# Task prompt
Present the data once more in exactly its original form.

— start —

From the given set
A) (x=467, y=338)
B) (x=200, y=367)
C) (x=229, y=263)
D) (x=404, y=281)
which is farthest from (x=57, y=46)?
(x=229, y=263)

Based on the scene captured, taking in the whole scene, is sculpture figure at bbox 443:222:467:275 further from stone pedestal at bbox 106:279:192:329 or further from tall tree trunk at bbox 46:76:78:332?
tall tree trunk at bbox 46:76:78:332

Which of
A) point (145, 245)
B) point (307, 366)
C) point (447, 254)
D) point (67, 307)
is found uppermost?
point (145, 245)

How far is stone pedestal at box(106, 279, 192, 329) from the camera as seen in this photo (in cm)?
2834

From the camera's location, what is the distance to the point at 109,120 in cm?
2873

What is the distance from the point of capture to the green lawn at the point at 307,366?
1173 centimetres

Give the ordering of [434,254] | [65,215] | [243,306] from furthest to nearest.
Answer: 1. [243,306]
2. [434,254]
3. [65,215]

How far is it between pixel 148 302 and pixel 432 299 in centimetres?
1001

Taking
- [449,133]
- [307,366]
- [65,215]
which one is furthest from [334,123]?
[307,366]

— end —

# Correct result
From the given set
A) (x=467, y=338)
B) (x=200, y=367)
C) (x=229, y=263)
D) (x=404, y=281)
which is farthest from (x=57, y=46)?
(x=229, y=263)

Based on the scene captured, taking in the whole scene, is sculpture figure at bbox 443:222:467:275 further from stone pedestal at bbox 106:279:192:329 or further from tall tree trunk at bbox 46:76:78:332?
tall tree trunk at bbox 46:76:78:332

Which of
A) point (145, 245)
B) point (307, 366)
C) point (447, 254)
D) point (67, 307)
is found uppermost?
point (145, 245)

How far is stone pedestal at box(106, 279, 192, 329) from the camera as seen in this photo (in cm)?
2834

From the camera's location, what is the distance to the point at 109,120 in cm?
2873

What is the distance from the point of capture to the green lawn at the point at 307,366?
1173 centimetres

Give the ordering of [434,254] | [65,215] | [243,306] from furthest to nearest.
Answer: 1. [243,306]
2. [434,254]
3. [65,215]

How far is it between pixel 148 302 and pixel 432 299 in centimetres?
1001

Taking
- [449,133]
- [307,366]
- [65,215]
which one is furthest from [334,123]?
[307,366]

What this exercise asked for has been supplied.